Last Saturday I attended the meeting in Berlin to commemorate the 60th anniversary of the assassination of Leon Trotsky. As expected, the four main speakers WSWS reporters and authors whose work I've long considered to be outstandingly principled and illuminating delivered penetrating lectures to illustrate the contemporary relevance of Trotsky's writings.
But a point made in an anecdote by David North had a particular impact on me. North told us that, during his student days some thirty years ago, he heard from the lips of an elderly but respected professor of Russian studies and a rather right-wing one by the way, that Leon Trotsky was the greatest exponent of Russian literature since Tolstoy.
Without wanting to draw up a league table of literary greats, may I say that David North was extremely lucky to have come into contact with at least one member of the bourgeoisie honest enough to admit to the genius of Trotsky's prose.
I well remember the deep but conflicting feelings I experienced ten years ago after reading Trotsky's The Russian Revolution. On coming to the end of a great work of human culture, I (at least) normally have what I can only refer to as a feeling of elation, a sense that, despite the horror and tragedy that seems to underlie our existence, major artistic accomplishment renders a philosophy of despair untenable. Each great literary achievement seems to have one foot in its own grievously troubled times; another in a world of the artist's imagination where a very different future beckons. Trotsky's historical work certainly left me with this feeling.

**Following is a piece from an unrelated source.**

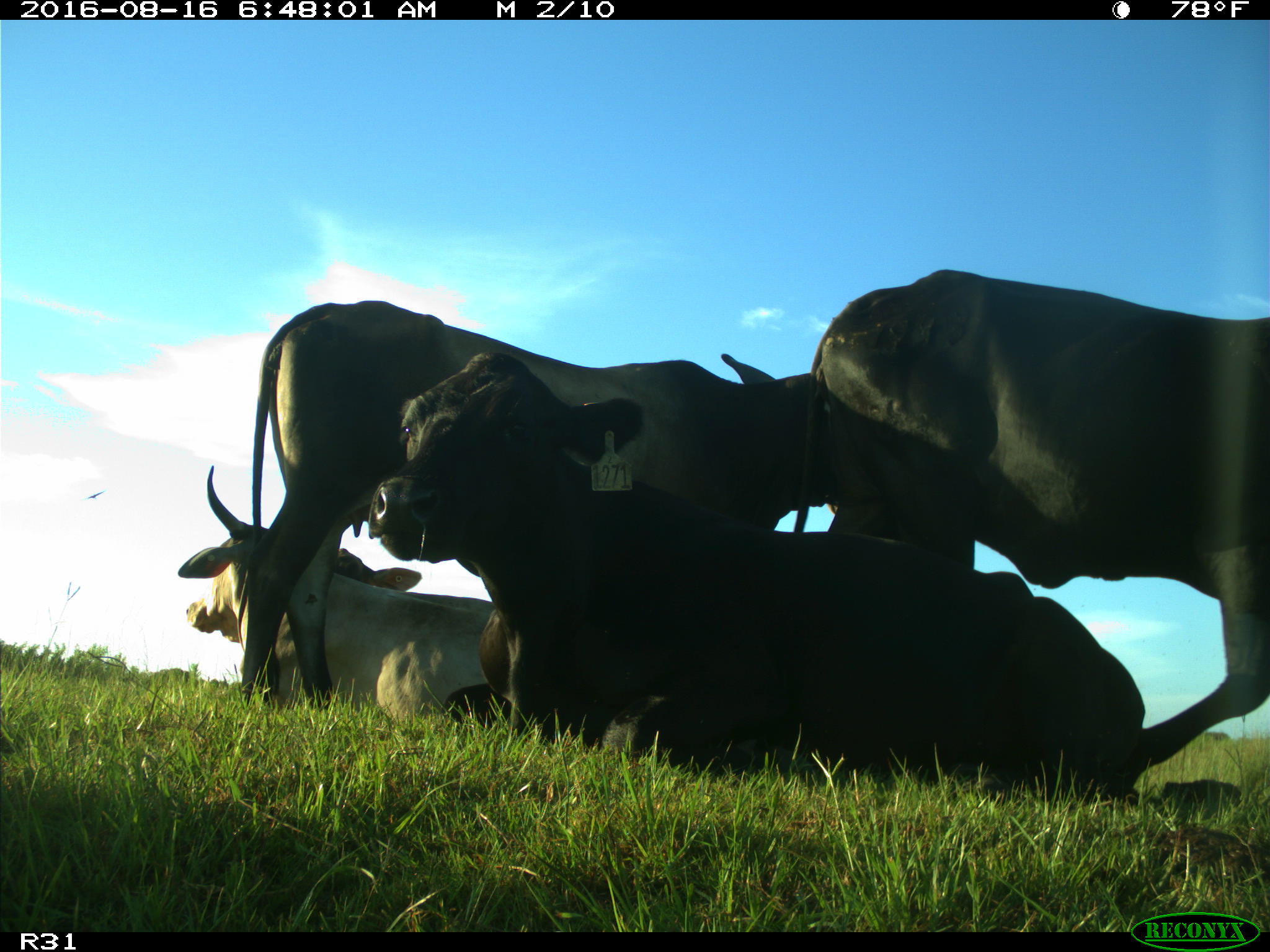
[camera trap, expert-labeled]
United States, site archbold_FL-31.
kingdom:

But against this, I had to contend with real upwelling of anger and frustration which only increased as I became acquainted with more of Trotsky's writings. How could it be I asked myself that I had to live half my life before coming across this particular genius? How could all my teachers, university lecturers, all those literary critics, all the great and not-so-great writers of the 20th Century have failed to recognise and draw from the monumental heritage of Leon Trotsky?
Of course, any answer to this question will only lay bare the despicable moral bankruptcy of bourgeois academia over the last 60 years culminating in its current post-modernist idiocy. But maybe, as the universities decay and the Internet becomes centre stage for the development of human culture, the truth about the genius of Trotsky's art and science will emerge to the vast readership it deserves.
And when that happens I'll venture to say Goethe's poetry of “becoming”, Thomas Carlyle's colourful and panoramic sweep in his French Revolution, the powerful organising forces of the unconscious found in the prose of D. H. Lawrence, and much else of what we find worthy of literary merit in bourgeois culture—all of this will have to be measured against comparable qualities in the works of our greatest Marxist writer.